/go-rison

Go port of Rison, a data serialization format optimized for compactness in URIs.

Primary LanguageGoMIT LicenseMIT

go-rison

CircleCI Go Report Card Godoc MIT License

Go port of Rison.

This page describes Rison, a data serialization format optimized for compactness in URIs. Rison is a slight variation of JSON that looks vastly superior after URI encoding. Rison still expresses exactly the same set of data structures as JSON, so data can be translated back and forth without loss or guesswork.

Examples

import "github.com/sakura-internet/go-rison/v4"

func ExampleDecode() {
	r := "(id:example,str:'string',num:100,yes:!t,nil:!n,arr:!(1,2,3))"
	v, _ := rison.Decode([]byte(r), rison.Rison)
	m := v.(map[string]interface{})
	fmt.Printf(
		"id:%v, str:%v, num:%v, yes:%v, nil:%v, arr:%v",
		m["id"], m["str"], m["num"], m["yes"], m["nil"], m["arr"],
	)
	// Output: id:example, str:string, num:100, yes:true, nil:<nil>, arr:[1 2 3]
}

// The object keys corresponding the struct fields can be
// specified in struct tag (not "rison" but) "json".
type exampleStruct struct {
	I int64       `json:"i"`
	F float64     `json:"f"`
	S string      `json:"s"`
	B bool        `json:"b"`
	P *bool       `json:"p"`
	A []int64     `json:"a"`
	X interface{} `json:"x"`
}

func ExampleUnmarshal() {
	r := "(i:1,f:2.3,s:str,b:!t,p:!n,a:!(7,8,9),x:(y:Y))"
	var v exampleStruct
	_ = rison.Unmarshal([]byte(r), &v, rison.Rison)
	fmt.Printf("%+v\n", v)
	// Output: {I:1 F:2.3 S:str B:true P:<nil> A:[7 8 9] X:map[y:Y]}
}

func ExampleMarshal() {
	v := exampleStruct{
		I: 1,
		F: 2.3,
		S: "str",
		B: true,
		P: nil,
		A: []int64{7, 8, 9},
		X: map[string]interface{}{"y": "Y"},
	}
	r, _ := rison.Marshal(&v, rison.Rison)
	fmt.Println(string(r))
	// Output: (a:!(7,8,9),b:!t,f:2.3,i:1,p:!n,s:str,x:(y:Y))
}

func ExampleToJSON() {
	r := "!(1,2.3,str,'ing',true,nil,(a:b),!(7,8,9))"
	j, _ := rison.ToJSON([]byte(r), rison.Rison)
	fmt.Printf("%s\n", string(j))
	// Output: [1,2.3,"str","ing","true","nil",{"a":"b"},[7,8,9]]
}

func ExampleQuote() {
	s := "~!*()-_.,:@$'/ \"#%&+;<=>?[\\]^`{|}"
	fmt.Println(rison.QuoteString(s))
	// Output: ~!*()-_.,:@$'/+%22%23%25%26%2B%3B%3C%3D%3E%3F%5B%5C%5D%5E%60%7B%7C%7D
}

func ExampleParseError_ErrorInLang() {
	type multilingualError interface {
		error
		Langs() []string
		Translate(lang string)
	}

	r := "!("
	_, err := rison.ToJSON([]byte(r), rison.Rison)
	merr := err.(multilingualError)

	langs := merr.Langs()
	fmt.Println(strings.Join(langs, ", "))

	fmt.Println(merr.Error())
	merr.Translate("ja")
	fmt.Println(merr.Error())

	// Output:
	// en, ja
	// unmatched "!(" (at the end of string "!(" -> EOS)
	// "!(" が閉じていません (場所: 文字列終端: "!(" → EOS)
}

Descriptions

The following descriptions are some excerpts from the original README and the article:

Differences from JSON syntax

  • no whitespace is permitted except inside quoted strings.
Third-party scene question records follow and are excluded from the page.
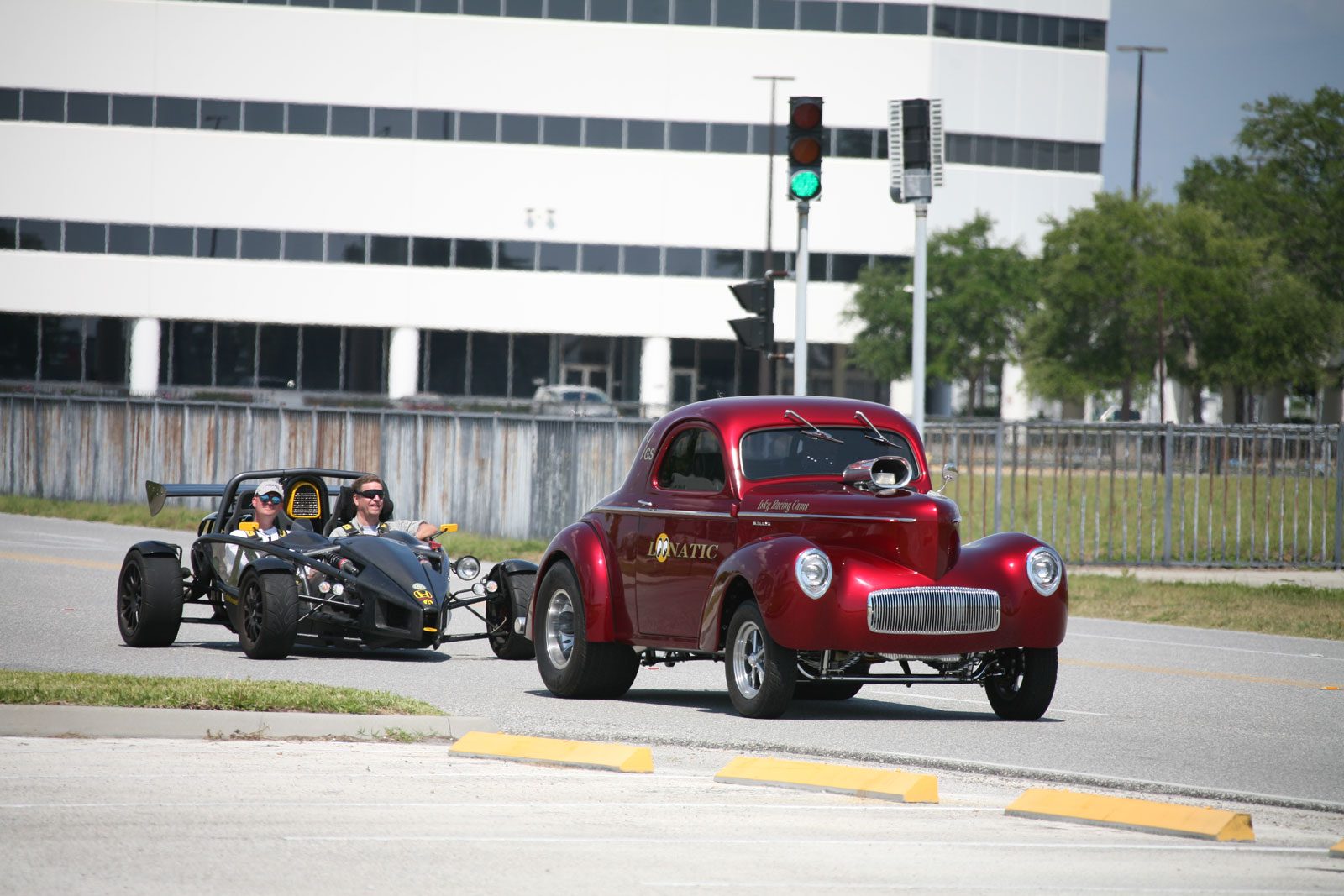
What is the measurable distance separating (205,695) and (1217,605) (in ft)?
43.2

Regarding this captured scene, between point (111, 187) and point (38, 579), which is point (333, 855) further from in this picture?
point (111, 187)

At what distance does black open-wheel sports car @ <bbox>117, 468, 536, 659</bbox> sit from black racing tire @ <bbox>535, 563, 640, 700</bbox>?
124 cm

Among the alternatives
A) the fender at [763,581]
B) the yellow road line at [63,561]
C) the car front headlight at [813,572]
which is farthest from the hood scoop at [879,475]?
the yellow road line at [63,561]

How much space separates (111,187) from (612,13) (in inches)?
708

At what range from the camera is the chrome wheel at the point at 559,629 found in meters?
12.1

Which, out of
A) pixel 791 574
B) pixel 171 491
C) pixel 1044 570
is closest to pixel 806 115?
pixel 171 491

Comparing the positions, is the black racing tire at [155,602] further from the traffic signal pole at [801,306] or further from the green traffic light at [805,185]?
the traffic signal pole at [801,306]

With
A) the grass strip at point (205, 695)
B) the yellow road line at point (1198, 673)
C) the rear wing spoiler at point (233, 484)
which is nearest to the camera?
the grass strip at point (205, 695)

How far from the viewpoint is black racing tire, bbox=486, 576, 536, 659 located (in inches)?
556

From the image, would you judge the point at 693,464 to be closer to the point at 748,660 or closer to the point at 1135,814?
the point at 748,660

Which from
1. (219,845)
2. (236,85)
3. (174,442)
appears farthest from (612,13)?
(219,845)

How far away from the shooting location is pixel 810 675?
35.5 ft

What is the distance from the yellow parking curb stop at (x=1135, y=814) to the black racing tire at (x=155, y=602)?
8.27m

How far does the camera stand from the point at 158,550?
14.4 m
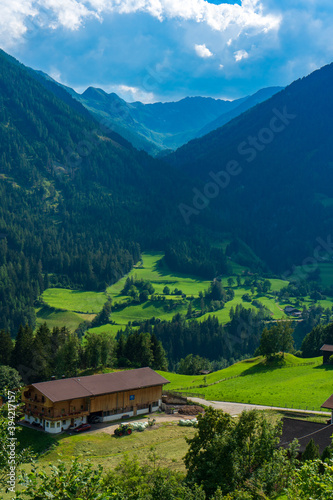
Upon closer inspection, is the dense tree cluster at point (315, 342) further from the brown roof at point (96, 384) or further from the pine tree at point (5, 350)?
the pine tree at point (5, 350)

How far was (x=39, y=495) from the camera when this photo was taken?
21391mm

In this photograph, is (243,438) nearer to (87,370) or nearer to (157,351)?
(87,370)

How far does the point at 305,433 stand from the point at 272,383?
4534cm

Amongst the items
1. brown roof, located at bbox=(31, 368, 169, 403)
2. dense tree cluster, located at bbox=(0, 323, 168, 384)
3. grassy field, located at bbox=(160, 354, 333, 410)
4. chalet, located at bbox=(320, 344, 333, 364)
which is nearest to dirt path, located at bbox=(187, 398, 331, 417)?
grassy field, located at bbox=(160, 354, 333, 410)

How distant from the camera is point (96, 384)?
75.2 meters

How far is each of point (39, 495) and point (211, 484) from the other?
21.0 metres

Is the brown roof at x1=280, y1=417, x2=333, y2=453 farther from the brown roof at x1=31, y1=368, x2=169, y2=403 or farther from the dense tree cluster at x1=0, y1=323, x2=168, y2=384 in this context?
the dense tree cluster at x1=0, y1=323, x2=168, y2=384

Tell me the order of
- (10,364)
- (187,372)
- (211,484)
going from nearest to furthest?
(211,484) < (10,364) < (187,372)

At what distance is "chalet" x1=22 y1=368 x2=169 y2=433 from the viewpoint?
68500 mm

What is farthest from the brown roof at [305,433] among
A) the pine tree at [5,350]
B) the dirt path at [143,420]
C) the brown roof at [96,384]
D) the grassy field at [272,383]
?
the pine tree at [5,350]

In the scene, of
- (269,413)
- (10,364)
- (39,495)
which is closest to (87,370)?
(10,364)

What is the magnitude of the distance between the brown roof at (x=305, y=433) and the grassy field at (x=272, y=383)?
66.5ft

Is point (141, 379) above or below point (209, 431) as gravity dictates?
below

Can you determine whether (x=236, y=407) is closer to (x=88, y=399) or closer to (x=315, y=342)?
(x=88, y=399)
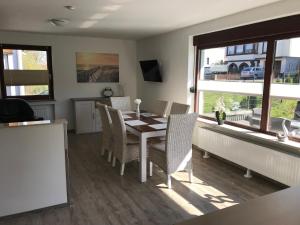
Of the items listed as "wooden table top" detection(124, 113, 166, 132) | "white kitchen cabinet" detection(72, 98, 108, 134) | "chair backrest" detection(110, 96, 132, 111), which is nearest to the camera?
"wooden table top" detection(124, 113, 166, 132)

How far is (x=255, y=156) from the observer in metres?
3.32

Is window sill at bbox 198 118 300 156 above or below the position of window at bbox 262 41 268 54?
below

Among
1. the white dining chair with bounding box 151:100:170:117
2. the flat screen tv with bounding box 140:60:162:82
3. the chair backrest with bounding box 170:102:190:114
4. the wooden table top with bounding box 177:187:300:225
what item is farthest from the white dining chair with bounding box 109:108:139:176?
the wooden table top with bounding box 177:187:300:225

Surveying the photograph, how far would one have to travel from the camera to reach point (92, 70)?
6.18 meters

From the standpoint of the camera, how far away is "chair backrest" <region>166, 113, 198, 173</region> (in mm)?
2898

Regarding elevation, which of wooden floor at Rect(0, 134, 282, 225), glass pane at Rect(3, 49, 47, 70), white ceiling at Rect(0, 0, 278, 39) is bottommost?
wooden floor at Rect(0, 134, 282, 225)

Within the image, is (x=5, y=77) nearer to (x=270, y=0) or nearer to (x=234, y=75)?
(x=234, y=75)

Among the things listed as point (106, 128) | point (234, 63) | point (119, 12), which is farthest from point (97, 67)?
point (234, 63)

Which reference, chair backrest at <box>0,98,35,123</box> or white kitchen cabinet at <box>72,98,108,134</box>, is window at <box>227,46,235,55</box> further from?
chair backrest at <box>0,98,35,123</box>

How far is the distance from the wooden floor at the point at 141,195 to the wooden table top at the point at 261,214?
150 centimetres

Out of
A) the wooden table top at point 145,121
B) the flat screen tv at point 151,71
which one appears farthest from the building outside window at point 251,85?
the wooden table top at point 145,121

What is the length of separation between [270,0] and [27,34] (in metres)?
4.85

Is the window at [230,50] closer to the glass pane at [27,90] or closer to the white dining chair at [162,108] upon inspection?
the white dining chair at [162,108]

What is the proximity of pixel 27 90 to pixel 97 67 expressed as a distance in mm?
1713
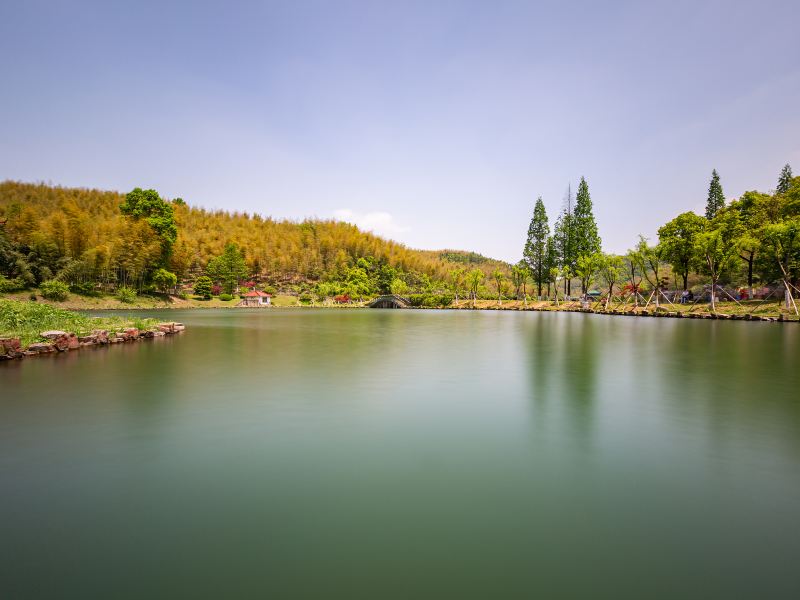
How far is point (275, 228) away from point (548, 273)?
231 ft

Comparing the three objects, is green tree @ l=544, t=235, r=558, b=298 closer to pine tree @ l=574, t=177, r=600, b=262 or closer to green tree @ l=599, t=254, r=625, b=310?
pine tree @ l=574, t=177, r=600, b=262

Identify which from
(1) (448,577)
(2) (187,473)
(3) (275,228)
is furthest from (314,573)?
(3) (275,228)

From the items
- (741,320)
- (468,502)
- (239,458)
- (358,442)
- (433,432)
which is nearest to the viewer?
(468,502)

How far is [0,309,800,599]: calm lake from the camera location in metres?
2.71

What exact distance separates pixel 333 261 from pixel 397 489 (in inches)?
3472

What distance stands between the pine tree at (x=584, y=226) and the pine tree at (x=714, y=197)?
19.2 m

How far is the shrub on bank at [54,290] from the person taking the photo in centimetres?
4041

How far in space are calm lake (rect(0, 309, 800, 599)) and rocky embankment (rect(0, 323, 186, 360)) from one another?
3.95 meters

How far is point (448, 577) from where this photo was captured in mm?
2676

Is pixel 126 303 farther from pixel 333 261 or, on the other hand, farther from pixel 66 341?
pixel 333 261

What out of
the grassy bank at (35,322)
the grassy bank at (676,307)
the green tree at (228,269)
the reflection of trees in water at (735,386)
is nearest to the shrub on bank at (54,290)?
the green tree at (228,269)

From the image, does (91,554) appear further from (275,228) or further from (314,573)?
(275,228)

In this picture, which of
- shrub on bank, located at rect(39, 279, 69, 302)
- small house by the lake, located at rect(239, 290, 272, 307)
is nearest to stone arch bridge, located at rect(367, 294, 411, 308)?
small house by the lake, located at rect(239, 290, 272, 307)

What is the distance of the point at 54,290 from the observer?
40.5 metres
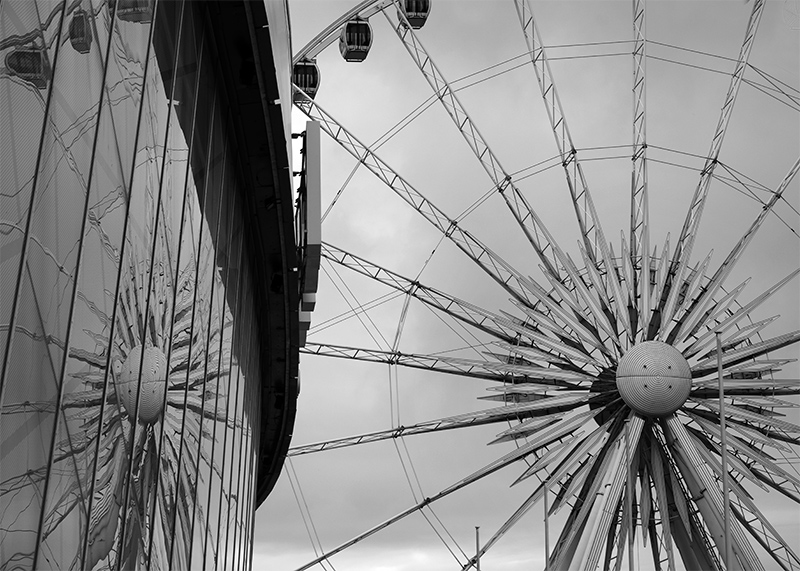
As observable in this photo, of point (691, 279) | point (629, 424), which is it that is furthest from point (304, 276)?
point (691, 279)

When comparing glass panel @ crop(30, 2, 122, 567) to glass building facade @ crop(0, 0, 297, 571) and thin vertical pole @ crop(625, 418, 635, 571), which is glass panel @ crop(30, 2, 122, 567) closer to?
glass building facade @ crop(0, 0, 297, 571)

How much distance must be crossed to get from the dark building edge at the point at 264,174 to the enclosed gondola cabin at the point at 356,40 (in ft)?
38.0

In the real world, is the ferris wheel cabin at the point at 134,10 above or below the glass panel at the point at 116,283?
above

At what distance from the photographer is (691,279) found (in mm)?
29266

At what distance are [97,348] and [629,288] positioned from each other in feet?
75.0

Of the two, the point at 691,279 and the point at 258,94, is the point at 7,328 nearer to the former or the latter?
the point at 258,94

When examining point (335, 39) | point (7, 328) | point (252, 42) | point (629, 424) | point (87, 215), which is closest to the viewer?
point (7, 328)

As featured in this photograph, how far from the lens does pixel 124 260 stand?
8.08 metres

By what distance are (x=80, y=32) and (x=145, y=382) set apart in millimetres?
3137

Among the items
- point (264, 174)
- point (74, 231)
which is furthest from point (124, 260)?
point (264, 174)

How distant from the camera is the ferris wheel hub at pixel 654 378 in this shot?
2827 cm

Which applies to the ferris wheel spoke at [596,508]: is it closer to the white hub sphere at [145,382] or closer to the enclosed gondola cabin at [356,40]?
the enclosed gondola cabin at [356,40]

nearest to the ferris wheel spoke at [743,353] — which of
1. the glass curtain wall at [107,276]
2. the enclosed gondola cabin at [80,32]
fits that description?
the glass curtain wall at [107,276]

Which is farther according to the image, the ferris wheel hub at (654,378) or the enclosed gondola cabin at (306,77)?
the enclosed gondola cabin at (306,77)
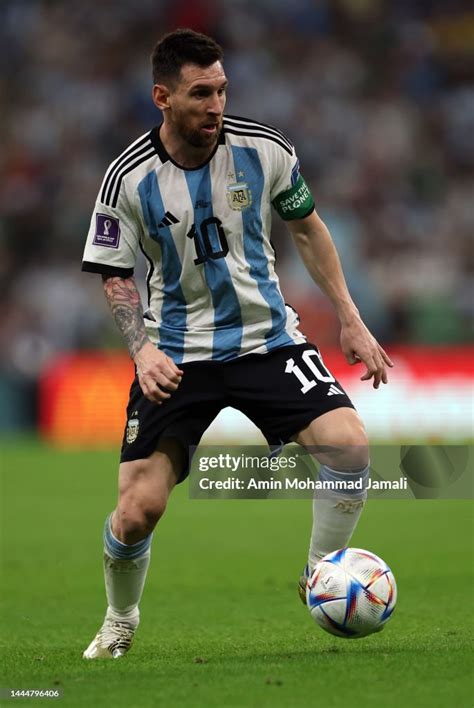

  • almost all character escaping is left to the uri encoder.

  • single-quotes are used for quoting, but quotes can and should be left off strings when the strings are simple identifiers.

  • the e+ exponent format is forbidden, since + is not safe in form values and the plain e format is equivalent.

  • the E, E+, and E exponent formats are removed.

  • object keys should be lexically sorted when encoding. the intent is to improve url cacheability.

  • uri-safe tokens are used in place of the standard json tokens:

    rison token json token meaning
    ' " string quote
    ! \ string escape
    (...) {...} object
    !(...) [...] array
  • the JSON literals that look like identifiers (true, false and null) are represented as ! sequences:

    rison token json token
    !t true
    !f false
    !n null

The ! character plays two similar but different roles, as an escape character within strings, and as a marker for special values. This may be confusing.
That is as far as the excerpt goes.